***** EXERCISE PASSAGE *****

# Slow falling HCG...help, will this ever be over?



## Ttc1at34

Hi ladies,

I was diagnosed with a blighted ovum just before New Years Eve (at my 12 week prenatal appointment). I had a d&c on Jan. 4....It has been over ten weeks now, and my hcg came back at 9 last Friday. My doctor finally scheduled me for a methotrexate injection, which I had yesterday. I know that I ovulated 12 days ago (opk and temp. shift), while hcg was around 19. I have another blood draw on Monday to see if levels have finally returned to zero. 

So here I am, over two months after the surgery, still going through my miscarriage. It has been over four months since my last AF. I am starting to lose hope that this will ever be over...I am 34 and anxious to try again before it gets even harder. 

Has anyone else waited this long? Also, do you think AF will come, since I ovulated, even if there is a little bit of hcg left in my system? Anyone been given metho for slow dropping hcg, with no ectopic? How long do you think it will take the metho to work, with such a low level of hcg left over?

***** DATA BLOCK *****

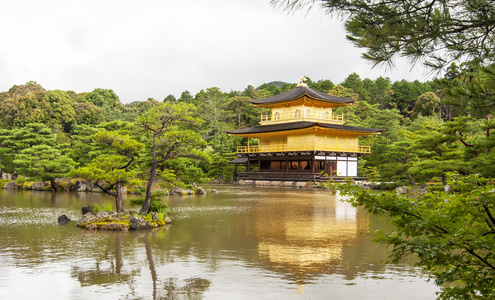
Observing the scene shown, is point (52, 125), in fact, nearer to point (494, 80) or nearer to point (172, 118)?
point (172, 118)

*****

TASK REQUIREMENTS:
a) In the forum post, what was the writer's hcg level last Friday?
b) Reproduce the forum post from "So here I am, over" up to and including "hcg left over?".
c) Quote each question the writer asks in the final paragraph of the forum post.

YOUR RESPONSES:
a) It was 9.

b)
So here I am, over two months after the surgery, still going through my miscarriage. It has been over four months since my last AF. I am starting to lose hope that this will ever be over...I am 34 and anxious to try again before it gets even harder. 

Has anyone else waited this long? Also, do you think AF will come, since I ovulated, even if there is a little bit of hcg left in my system? Anyone been given metho for slow dropping hcg, with no ectopic? How long do you think it will take the metho to work, with such a low level of hcg left over?

c)
Has anyone else waited this long?
Also, do you think AF will come, since I ovulated, even if there is a little bit of hcg left in my system?
Anyone been given metho for slow dropping hcg, with no ectopic?
How long do you think it will take the metho to work, with such a low level of hcg left over?